[Work item]
Please give everything from "Arrows indicate direction" down to "H3K4me3 and H3K27ac." in the excerpt on histone marks in TCam-2 and NCCIT cells again, changing "boxes" to "squares".

[Page extract]
+ + +

Arrows indicate direction of transcription. Green boxes indicate markers specific for the histological subtype represented by the cell line. Black boxes  =  no difference between the cell lines; red boxes  =  not a marker for that cell type. Note the different ranges on the y-axis for H3K4me3 and H3K27ac.

https://doi.org/10.1371/journal.pone.0098330.g001

On a genome-wide scale, 29,428 H3K4me3 enriched loci were identified in TCam-2 and 19,015 in NCCIT. 25–41% more enriched loci were identified for H3K27ac than for H3K4me3 (nTCam-2 = 41,569, nNCCIT = 23,763). Genes with significant differences in summed peak height per gene (ΔΣP, see Methods) were selected for further analysis. For TCam-2, genes showing differential histone modifications were higher in number for H3K27ac (nTCam-2 = 433, NNCCIT = 28). For NCCIT, there were substantially more genes selected for H3K4me3 compared to H3K27ac (nTCam-2 = 215, NNCCIT = 325). For both marks, 86/11 genes overlapped between top differentiating lists in TCam-2 and NCCIT respectively. These included the SE marker SOX17 in TCam-2 and the EC marker SOX2 in NCCIT (Figure S1, Table S1). Functionally, the gene lists of both cell lines showed significant enrichment for (embryonic) stem cell maintenance/pluripotency (Table S2). Enrichment of biological functions in TCam-2 indicated similarity to more mature germ cells, which was lacking in the list of NCCIT (GO categories TCam-2 included development of normal testis morphology and germ cell maintenance). Moreover, two germ cell-specific canonical pathways IGF1 signaling (logp = 3.42) and germ cell-Sertoli cell Junction Signaling (logp = 2.11)) showed enrichment. In TCam-2, two functional networks were identified incorporating the AR pathway and lipid metabolism (Table S2).

+ + +

[Entries supplied]
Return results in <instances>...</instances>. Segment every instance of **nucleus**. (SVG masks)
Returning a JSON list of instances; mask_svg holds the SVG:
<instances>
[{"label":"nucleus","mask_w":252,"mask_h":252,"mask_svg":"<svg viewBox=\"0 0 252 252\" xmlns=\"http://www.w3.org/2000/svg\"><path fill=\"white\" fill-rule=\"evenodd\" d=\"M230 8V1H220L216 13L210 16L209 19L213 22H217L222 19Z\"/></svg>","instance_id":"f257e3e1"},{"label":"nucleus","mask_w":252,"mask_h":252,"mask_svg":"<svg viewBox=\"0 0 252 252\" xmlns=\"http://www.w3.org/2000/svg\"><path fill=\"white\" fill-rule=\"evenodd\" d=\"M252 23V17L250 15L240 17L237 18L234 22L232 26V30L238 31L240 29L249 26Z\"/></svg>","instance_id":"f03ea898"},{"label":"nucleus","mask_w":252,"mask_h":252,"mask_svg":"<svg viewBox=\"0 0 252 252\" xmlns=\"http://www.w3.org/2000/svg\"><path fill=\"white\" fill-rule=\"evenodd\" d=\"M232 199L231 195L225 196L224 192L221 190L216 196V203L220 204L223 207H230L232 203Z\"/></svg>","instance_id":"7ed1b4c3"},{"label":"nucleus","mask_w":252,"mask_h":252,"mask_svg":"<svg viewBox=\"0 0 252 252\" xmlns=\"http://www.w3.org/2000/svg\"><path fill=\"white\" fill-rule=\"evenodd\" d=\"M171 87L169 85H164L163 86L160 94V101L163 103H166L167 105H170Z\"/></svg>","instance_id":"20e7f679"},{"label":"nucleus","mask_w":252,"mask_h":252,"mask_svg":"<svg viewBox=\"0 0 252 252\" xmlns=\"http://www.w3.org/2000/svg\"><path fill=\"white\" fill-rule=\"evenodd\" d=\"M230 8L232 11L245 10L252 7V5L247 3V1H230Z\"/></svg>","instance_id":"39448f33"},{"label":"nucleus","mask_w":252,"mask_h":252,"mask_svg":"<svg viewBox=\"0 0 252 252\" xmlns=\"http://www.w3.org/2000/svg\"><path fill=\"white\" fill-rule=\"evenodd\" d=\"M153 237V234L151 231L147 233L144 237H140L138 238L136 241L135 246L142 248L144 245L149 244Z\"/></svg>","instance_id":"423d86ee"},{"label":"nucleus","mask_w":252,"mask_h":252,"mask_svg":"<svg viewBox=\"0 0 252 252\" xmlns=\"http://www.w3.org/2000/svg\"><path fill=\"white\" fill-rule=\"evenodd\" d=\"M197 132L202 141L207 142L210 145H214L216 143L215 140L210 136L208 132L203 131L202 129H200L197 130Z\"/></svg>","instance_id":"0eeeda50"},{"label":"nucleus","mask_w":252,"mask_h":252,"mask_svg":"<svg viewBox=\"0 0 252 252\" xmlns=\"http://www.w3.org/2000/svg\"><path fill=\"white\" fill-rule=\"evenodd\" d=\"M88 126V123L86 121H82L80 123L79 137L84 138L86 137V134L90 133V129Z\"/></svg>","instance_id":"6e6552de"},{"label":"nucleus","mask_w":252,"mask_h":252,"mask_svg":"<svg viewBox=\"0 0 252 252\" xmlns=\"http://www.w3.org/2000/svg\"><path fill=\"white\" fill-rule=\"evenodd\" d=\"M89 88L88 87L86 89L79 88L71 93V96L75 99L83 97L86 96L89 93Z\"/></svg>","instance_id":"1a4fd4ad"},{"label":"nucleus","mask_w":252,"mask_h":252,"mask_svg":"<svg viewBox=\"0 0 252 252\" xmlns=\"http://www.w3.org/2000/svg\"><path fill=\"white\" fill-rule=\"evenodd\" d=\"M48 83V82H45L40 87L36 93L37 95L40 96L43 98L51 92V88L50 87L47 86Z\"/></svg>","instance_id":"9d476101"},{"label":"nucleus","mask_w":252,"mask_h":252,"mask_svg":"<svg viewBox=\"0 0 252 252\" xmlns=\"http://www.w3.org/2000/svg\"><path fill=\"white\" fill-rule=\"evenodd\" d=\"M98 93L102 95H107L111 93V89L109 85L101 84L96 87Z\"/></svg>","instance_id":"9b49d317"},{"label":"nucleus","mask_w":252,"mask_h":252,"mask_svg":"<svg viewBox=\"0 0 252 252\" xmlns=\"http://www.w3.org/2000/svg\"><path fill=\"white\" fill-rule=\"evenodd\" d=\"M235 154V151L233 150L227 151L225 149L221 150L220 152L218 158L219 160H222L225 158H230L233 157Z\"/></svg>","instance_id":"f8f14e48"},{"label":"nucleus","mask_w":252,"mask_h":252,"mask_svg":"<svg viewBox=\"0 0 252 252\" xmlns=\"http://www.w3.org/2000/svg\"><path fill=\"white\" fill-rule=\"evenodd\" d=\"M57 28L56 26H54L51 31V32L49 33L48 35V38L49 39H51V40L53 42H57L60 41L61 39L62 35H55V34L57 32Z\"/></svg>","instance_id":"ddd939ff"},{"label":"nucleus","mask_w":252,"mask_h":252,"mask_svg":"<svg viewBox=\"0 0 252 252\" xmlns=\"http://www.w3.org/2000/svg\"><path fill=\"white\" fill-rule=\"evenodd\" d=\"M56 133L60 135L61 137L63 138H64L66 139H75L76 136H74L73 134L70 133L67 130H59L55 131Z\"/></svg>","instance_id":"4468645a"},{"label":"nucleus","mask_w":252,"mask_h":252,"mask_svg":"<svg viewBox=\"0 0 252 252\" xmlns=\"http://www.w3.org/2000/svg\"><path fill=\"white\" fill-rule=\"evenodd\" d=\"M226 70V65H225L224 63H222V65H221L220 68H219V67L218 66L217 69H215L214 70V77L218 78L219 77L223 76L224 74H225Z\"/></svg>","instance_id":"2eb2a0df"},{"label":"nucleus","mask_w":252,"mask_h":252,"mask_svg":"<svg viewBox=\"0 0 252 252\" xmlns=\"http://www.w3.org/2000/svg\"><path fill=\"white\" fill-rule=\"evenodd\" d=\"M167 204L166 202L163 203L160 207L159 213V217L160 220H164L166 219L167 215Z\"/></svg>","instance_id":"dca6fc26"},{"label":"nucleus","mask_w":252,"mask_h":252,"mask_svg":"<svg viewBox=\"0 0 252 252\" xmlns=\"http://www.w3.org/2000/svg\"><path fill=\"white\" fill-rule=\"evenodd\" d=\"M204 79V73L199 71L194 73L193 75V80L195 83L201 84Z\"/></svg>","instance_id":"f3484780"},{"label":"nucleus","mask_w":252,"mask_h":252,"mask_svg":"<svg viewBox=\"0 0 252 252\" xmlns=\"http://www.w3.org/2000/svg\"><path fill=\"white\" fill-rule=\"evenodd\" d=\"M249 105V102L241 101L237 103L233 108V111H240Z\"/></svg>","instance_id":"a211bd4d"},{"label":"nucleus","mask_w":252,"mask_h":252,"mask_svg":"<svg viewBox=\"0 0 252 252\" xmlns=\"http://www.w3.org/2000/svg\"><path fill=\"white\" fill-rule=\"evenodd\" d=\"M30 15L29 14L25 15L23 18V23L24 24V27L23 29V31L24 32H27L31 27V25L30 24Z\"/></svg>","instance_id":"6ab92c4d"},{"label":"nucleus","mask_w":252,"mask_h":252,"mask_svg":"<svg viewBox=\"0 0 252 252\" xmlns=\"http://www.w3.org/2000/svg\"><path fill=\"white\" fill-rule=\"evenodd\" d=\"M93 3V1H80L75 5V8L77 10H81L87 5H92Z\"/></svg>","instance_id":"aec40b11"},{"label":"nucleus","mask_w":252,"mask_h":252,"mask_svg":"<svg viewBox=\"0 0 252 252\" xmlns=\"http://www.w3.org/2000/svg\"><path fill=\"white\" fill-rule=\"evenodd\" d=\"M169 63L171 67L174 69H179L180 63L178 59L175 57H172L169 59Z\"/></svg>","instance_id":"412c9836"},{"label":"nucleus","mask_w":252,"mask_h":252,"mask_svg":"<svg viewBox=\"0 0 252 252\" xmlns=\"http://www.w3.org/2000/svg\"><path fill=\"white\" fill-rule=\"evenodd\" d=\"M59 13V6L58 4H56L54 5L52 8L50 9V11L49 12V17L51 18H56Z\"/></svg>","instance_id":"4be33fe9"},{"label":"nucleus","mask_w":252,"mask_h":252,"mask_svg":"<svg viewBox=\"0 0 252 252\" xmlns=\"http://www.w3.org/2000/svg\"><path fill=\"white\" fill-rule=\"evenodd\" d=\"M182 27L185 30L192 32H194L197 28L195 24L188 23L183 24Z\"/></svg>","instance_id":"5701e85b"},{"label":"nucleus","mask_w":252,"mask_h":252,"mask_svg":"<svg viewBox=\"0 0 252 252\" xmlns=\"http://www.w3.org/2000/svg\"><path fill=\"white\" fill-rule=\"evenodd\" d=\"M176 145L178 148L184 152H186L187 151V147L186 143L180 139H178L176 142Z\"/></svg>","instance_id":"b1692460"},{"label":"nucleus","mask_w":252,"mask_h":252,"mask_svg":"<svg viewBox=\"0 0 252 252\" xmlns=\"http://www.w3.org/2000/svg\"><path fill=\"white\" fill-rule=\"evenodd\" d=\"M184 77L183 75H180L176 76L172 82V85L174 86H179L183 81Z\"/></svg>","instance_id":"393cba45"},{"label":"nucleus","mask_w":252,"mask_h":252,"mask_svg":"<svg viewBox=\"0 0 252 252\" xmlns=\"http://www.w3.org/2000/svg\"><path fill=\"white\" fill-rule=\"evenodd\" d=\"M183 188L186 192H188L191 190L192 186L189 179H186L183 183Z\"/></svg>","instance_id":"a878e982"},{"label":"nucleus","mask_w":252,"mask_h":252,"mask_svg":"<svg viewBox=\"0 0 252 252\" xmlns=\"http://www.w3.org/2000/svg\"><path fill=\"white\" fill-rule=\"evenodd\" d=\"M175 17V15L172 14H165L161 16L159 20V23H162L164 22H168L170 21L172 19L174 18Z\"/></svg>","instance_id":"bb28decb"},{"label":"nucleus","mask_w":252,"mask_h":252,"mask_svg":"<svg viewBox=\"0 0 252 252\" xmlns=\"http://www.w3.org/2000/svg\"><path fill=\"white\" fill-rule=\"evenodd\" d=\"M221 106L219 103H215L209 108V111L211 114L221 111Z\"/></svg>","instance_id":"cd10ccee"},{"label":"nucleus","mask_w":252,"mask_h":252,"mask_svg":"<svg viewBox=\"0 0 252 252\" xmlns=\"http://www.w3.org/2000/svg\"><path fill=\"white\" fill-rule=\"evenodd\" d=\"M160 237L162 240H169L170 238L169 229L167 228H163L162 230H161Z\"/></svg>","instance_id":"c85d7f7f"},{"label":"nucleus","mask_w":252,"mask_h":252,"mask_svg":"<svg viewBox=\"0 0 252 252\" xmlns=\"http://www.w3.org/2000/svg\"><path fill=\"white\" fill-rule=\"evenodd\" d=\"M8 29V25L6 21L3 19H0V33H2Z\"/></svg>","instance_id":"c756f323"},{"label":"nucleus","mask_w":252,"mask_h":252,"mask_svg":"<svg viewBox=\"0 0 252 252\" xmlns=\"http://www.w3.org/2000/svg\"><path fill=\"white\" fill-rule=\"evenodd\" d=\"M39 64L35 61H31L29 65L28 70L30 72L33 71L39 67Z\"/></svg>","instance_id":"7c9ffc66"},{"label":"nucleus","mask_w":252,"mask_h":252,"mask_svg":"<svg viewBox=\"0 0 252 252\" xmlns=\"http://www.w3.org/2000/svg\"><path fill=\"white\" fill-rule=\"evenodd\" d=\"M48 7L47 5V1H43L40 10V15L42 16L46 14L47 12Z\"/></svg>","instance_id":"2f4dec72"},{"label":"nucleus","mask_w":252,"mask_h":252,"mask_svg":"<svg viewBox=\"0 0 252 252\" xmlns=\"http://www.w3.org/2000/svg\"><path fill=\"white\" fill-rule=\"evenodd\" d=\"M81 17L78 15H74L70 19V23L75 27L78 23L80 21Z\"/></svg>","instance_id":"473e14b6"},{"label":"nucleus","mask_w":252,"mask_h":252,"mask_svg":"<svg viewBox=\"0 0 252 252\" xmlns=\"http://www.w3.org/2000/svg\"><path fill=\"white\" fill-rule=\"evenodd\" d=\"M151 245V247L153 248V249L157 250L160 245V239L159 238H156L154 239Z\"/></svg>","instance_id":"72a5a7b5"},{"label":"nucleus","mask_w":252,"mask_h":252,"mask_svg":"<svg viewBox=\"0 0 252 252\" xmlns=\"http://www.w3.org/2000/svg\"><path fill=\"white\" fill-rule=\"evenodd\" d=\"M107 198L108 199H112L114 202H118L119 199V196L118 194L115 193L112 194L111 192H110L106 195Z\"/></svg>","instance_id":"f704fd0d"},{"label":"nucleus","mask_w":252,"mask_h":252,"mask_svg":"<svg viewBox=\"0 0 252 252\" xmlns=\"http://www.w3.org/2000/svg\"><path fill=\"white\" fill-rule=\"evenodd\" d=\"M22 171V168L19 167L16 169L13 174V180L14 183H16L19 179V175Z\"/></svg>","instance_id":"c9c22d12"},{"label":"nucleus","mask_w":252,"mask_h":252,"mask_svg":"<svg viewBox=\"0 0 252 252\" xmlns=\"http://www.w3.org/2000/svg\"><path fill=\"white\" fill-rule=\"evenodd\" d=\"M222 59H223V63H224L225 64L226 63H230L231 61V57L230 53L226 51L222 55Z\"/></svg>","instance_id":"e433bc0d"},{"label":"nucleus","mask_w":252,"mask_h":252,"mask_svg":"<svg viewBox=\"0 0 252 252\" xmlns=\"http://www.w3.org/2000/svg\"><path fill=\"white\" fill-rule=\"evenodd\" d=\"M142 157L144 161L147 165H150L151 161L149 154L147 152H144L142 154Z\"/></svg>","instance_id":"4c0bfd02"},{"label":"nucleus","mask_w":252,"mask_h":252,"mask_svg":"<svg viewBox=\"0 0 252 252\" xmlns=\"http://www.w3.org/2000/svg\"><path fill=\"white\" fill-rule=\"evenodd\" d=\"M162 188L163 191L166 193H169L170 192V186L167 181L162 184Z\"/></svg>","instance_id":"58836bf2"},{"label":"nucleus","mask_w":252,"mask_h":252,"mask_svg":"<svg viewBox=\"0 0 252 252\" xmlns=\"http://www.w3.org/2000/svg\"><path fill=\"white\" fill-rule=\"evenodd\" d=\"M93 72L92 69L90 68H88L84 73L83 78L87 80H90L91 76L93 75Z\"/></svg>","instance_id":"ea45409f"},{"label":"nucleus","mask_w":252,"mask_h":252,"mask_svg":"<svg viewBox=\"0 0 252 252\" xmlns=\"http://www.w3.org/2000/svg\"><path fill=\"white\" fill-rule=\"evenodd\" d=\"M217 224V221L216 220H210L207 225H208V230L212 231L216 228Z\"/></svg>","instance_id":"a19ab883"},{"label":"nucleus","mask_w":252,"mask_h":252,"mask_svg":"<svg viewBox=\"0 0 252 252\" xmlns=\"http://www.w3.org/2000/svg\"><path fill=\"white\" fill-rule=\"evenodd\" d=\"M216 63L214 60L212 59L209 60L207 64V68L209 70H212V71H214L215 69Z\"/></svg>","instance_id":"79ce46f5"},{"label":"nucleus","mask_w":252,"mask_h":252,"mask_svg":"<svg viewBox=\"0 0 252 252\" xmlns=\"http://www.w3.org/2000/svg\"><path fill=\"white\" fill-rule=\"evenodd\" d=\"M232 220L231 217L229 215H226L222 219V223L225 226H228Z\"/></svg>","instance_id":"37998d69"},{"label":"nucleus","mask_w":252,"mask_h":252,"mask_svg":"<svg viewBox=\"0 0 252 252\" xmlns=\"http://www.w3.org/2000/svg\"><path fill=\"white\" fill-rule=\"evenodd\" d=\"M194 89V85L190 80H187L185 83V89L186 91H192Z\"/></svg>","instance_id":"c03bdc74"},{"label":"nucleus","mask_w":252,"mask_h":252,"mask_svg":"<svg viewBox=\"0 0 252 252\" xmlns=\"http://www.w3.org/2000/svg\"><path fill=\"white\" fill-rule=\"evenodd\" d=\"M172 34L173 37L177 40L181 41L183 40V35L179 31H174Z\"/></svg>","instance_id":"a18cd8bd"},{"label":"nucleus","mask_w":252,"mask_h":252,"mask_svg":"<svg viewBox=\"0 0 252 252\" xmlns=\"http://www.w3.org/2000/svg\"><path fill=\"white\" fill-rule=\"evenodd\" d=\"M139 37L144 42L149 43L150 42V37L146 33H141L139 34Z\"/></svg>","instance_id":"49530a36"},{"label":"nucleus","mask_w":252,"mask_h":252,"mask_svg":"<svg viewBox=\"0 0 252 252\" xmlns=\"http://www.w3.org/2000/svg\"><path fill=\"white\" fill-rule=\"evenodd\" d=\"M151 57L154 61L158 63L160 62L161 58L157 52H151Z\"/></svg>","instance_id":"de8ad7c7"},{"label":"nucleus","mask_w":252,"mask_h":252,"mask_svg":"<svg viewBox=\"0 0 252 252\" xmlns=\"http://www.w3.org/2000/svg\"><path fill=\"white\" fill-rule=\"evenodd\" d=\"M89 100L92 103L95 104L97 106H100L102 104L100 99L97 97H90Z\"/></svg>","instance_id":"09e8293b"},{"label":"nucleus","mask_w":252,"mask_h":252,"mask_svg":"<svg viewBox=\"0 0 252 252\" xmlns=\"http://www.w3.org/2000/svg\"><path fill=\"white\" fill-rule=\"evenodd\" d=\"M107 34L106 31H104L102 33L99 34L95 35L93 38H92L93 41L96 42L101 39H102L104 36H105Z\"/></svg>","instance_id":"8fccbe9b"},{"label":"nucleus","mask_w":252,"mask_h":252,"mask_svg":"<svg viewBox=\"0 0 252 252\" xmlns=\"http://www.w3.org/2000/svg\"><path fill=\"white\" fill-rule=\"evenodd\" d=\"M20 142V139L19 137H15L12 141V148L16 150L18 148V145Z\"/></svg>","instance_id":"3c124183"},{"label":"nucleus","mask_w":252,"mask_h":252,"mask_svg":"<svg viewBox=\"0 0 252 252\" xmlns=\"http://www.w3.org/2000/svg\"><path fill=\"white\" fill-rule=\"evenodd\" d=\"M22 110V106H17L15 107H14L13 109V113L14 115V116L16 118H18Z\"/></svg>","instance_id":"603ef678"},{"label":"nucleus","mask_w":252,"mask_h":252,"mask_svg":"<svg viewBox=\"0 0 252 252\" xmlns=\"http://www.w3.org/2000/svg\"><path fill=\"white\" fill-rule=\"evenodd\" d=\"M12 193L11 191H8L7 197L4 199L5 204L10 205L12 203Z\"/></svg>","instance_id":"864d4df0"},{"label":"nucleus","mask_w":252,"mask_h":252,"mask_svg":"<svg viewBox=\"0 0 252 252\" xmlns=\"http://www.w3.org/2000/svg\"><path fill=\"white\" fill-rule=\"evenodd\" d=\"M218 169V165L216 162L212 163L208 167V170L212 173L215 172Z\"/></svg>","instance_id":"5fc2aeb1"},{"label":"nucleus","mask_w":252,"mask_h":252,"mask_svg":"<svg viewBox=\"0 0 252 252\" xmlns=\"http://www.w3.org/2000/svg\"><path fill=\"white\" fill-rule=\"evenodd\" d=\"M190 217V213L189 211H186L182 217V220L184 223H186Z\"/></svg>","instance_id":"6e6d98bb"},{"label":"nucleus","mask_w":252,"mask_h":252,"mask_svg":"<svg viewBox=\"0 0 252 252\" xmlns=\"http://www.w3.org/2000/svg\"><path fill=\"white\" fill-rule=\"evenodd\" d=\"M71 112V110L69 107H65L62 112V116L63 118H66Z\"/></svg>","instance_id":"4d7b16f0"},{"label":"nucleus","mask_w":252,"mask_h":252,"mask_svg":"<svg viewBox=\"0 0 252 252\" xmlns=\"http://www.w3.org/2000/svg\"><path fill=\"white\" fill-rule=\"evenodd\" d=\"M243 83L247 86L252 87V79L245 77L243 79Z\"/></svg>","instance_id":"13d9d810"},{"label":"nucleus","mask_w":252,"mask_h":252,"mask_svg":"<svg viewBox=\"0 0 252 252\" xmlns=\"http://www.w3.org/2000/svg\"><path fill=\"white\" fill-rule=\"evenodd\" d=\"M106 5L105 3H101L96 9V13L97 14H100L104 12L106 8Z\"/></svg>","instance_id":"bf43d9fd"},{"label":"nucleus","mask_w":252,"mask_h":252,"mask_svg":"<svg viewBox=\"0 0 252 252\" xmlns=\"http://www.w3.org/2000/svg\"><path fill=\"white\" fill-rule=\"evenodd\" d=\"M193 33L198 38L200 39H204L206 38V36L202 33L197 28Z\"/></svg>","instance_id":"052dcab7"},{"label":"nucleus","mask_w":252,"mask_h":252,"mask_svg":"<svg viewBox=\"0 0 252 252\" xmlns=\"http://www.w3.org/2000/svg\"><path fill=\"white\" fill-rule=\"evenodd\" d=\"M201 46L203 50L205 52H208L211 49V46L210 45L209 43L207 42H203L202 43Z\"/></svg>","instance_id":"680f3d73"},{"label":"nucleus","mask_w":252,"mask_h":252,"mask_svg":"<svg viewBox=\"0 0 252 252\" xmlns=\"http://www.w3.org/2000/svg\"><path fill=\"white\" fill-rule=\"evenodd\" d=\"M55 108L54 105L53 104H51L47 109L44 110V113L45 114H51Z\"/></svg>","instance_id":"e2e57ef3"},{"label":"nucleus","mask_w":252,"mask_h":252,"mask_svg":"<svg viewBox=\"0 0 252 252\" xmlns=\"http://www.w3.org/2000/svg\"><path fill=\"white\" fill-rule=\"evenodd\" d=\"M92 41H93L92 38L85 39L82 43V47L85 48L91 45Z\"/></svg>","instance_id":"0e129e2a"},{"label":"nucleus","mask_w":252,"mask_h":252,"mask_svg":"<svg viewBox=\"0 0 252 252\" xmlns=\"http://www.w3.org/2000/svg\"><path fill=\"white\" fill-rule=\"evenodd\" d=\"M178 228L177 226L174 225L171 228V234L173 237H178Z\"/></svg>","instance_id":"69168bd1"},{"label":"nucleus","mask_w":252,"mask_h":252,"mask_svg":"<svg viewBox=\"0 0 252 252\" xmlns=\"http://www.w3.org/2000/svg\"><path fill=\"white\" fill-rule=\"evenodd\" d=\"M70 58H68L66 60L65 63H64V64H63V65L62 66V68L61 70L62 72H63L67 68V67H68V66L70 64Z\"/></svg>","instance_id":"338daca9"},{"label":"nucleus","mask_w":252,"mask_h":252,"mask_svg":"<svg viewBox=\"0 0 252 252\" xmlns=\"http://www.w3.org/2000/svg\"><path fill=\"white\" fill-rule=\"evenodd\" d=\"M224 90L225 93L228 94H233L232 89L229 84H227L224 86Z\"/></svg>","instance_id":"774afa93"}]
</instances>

+ + +

[Answer to the problem]
Arrows indicate direction of transcription. Green squares indicate markers specific for the histological subtype represented by the cell line. Black squares  =  no difference between the cell lines; red squares  =  not a marker for that cell type. Note the different ranges on the y-axis for H3K4me3 and H3K27ac.